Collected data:
※ ※ ※
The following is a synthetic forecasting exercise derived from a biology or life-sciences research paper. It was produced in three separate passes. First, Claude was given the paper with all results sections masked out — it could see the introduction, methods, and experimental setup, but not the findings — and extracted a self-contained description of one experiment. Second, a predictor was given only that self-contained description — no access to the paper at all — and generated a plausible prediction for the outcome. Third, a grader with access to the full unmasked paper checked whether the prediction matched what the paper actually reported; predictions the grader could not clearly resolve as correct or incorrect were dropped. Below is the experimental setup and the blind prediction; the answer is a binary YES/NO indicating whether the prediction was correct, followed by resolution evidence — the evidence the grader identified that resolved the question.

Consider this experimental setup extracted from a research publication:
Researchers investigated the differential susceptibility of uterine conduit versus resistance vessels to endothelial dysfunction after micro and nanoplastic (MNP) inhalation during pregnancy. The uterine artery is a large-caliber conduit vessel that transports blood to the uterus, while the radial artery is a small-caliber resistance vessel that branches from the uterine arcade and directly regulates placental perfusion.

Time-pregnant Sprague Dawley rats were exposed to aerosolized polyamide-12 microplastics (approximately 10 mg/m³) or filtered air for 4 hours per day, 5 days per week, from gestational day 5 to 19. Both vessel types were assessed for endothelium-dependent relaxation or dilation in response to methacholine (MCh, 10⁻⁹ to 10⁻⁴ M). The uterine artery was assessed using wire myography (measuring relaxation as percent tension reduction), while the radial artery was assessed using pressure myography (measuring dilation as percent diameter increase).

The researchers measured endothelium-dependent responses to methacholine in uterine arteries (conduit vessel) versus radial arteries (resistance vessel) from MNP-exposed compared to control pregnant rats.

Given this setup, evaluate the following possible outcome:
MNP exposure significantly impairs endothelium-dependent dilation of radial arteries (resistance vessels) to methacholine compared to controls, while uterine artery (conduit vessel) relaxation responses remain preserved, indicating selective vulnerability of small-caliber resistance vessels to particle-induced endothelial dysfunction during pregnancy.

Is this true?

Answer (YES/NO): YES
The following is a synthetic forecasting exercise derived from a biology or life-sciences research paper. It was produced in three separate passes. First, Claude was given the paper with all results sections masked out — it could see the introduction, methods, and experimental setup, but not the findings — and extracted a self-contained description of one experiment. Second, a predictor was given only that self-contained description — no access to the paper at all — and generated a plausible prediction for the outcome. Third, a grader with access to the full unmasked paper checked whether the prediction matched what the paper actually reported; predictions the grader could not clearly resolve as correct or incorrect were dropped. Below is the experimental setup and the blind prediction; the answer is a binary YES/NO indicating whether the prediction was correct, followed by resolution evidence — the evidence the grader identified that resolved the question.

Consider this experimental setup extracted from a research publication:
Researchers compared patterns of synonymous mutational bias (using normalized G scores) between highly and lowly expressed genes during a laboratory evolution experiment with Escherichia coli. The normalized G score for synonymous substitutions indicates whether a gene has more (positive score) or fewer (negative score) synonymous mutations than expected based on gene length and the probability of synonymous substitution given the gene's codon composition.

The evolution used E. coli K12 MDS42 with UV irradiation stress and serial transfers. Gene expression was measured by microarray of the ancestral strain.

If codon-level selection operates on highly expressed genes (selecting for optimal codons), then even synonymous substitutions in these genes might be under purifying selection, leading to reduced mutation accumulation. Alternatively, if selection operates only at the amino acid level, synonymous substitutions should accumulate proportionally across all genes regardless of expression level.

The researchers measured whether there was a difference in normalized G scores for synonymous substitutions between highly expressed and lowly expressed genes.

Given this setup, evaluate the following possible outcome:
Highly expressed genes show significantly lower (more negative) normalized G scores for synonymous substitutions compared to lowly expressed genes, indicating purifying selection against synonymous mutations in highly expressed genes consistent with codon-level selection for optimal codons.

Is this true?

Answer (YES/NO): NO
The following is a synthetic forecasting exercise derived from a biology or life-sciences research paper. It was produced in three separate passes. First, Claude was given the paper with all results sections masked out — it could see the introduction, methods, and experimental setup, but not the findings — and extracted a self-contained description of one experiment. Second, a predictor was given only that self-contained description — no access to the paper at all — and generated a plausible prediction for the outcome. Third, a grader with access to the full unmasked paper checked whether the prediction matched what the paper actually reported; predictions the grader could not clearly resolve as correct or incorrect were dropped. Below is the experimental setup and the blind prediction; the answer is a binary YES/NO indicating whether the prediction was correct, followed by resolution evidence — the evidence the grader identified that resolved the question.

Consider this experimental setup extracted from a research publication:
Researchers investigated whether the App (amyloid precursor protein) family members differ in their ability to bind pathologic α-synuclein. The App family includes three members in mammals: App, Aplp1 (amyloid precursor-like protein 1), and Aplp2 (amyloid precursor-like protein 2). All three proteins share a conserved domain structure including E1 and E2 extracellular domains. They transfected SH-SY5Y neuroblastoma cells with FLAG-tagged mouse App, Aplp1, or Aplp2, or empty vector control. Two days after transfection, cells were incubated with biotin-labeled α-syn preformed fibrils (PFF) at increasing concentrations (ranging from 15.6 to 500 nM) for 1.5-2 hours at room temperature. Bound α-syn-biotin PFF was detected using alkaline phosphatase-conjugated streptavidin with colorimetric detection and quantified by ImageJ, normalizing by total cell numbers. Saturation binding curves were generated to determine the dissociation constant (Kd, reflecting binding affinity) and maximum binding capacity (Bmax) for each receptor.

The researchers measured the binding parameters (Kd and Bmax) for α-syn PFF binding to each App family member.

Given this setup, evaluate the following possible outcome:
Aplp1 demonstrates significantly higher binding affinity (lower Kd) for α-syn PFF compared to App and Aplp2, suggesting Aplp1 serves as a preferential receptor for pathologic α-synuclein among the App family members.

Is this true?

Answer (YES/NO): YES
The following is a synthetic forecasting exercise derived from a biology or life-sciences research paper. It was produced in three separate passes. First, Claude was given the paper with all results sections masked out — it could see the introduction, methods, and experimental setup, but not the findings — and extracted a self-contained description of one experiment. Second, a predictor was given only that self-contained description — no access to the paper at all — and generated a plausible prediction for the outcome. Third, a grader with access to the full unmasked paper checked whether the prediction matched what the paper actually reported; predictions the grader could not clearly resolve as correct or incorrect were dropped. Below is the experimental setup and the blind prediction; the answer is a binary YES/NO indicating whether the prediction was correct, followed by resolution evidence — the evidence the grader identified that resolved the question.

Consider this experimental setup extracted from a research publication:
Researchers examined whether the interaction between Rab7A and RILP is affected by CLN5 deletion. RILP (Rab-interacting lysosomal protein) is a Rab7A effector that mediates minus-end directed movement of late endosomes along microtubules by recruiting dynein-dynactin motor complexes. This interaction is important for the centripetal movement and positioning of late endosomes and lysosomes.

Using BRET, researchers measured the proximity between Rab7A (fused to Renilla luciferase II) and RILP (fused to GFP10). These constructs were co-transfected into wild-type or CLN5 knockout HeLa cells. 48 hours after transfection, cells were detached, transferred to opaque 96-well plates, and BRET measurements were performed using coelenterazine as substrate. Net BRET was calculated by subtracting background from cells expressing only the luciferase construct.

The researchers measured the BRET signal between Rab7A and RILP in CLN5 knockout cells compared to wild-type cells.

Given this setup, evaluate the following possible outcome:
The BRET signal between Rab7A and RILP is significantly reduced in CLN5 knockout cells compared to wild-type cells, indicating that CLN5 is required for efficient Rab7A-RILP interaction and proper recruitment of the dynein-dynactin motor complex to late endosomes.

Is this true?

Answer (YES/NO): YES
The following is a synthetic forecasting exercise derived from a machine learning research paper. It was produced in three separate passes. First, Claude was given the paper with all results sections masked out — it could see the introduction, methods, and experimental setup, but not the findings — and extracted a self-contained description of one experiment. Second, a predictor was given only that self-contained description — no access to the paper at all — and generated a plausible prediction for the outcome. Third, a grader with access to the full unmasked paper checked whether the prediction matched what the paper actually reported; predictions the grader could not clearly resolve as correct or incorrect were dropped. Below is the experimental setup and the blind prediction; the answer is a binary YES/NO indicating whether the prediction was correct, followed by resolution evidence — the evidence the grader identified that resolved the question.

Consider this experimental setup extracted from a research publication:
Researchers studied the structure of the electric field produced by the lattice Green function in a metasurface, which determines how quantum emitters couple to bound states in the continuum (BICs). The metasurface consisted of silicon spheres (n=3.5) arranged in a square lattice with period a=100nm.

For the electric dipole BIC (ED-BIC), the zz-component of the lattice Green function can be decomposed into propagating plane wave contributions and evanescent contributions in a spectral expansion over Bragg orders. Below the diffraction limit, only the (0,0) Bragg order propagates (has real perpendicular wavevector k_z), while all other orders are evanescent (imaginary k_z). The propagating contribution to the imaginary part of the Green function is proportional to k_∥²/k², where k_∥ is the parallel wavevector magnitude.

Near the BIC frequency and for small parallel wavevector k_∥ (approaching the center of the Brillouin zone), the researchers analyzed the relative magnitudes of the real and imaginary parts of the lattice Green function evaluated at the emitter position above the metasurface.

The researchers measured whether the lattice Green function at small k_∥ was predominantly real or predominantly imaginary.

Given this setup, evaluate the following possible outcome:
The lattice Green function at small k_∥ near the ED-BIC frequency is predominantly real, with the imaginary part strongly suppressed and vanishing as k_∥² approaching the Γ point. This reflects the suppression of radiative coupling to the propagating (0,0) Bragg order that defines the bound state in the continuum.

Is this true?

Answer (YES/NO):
※ ※ ※
## Assigned task
Whenever a line above contains "evolution", copy that line.

## Reply to the task
Researchers compared patterns of synonymous mutational bias (using normalized G scores) between highly and lowly expressed genes during a laboratory evolution experiment with Escherichia coli. The normalized G score for synonymous substitutions indicates whether a gene has more (positive score) or fewer (negative score) synonymous mutations than expected based on gene length and the probability of synonymous substitution given the gene's codon composition.
The evolution used E. coli K12 MDS42 with UV irradiation stress and serial transfers. Gene expression was measured by microarray of the ancestral strain.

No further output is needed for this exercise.